::: Extrait du document

16Pour 84 % des dirigeants, l’innovation contribue de façon importante à la compétitivité de l’entreprise (de façon très importante 40 %), un gain qui concerne l’ensemble des maillons de l’entreprise (qualité globale des produits /services, image et visibilité de l’entreprise, réactivité et délais, productivité et réduction des coûts de production). Toutefois, seulement 40 % disposent d’un système de suivi et d’évaluation des actions d’innovation. Les entreprises les plus organisées sont celles des services en B to B (49 %), les très grandes entreprises (57 %), les entreprises dont la part du chiffre d’affaires consacrée à l’innovation excède 5 % (56 %), ainsi que les entreprises qui ont créé au moins un poste dédié à l’innovation (61 %). L’évaluation de l’efficacité des systèmes d’évaluation mis en place se révèle positive ; le système y est perçu par les collaborateurs comme une incitation à l’innovation (85 %) ; il est jugé efficace pour orienter, piloter et améliorer l’innovation (82 %) ; d’une manière générale, il est considéré comme satisfaisant (81 %), permettant d’avoir une vue d’ensemble sur toutes les activités de l’innovation de l’entreprise.

::::::

> _Objectif de l'exercice_
Recopiez intégralement l'extrait ci-dessus sur l'innovation en entreprise, sans en modifier un seul mot ni signe.

::: Lignes

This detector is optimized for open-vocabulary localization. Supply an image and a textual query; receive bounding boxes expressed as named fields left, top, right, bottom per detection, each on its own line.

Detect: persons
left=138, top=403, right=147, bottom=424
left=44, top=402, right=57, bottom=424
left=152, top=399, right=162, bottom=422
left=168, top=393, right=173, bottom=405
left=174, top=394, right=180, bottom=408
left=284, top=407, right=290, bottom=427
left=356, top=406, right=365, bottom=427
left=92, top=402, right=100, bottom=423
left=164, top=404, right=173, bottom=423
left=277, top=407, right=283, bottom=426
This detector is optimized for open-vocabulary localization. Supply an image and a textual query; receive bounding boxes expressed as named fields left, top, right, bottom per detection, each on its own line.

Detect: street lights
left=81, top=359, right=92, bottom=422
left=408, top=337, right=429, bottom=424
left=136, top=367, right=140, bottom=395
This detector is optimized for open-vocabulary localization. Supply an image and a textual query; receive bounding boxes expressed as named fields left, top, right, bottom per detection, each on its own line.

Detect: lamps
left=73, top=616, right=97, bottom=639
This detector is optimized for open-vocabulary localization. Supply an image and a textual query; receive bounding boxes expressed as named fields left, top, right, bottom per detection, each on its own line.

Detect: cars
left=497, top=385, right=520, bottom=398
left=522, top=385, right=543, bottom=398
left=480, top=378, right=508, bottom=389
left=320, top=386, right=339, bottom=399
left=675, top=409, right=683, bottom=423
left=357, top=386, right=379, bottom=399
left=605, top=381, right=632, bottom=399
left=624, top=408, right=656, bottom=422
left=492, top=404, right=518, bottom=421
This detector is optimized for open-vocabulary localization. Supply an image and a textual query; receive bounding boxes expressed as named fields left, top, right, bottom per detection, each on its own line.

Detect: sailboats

::::::

> _Résultat_
16Pour 84 % des dirigeants, l’innovation contribue de façon importante à la compétitivité de l’entreprise (de façon très importante 40 %), un gain qui concerne l’ensemble des maillons de l’entreprise (qualité globale des produits /services, image et visibilité de l’entreprise, réactivité et délais, productivité et réduction des coûts de production). Toutefois, seulement 40 % disposent d’un système de suivi et d’évaluation des actions d’innovation. Les entreprises les plus organisées sont celles des services en B to B (49 %), les très grandes entreprises (57 %), les entreprises dont la part du chiffre d’affaires consacrée à l’innovation excède 5 % (56 %), ainsi que les entreprises qui ont créé au moins un poste dédié à l’innovation (61 %). L’évaluation de l’efficacité des systèmes d’évaluation mis en place se révèle positive ; le système y est perçu par les collaborateurs comme une incitation à l’innovation (85 %) ; il est jugé efficace pour orienter, piloter et améliorer l’innovation (82 %) ; d’une manière générale, il est considéré comme satisfaisant (81 %), permettant d’avoir une vue d’ensemble sur toutes les activités de l’innovation de l’entreprise.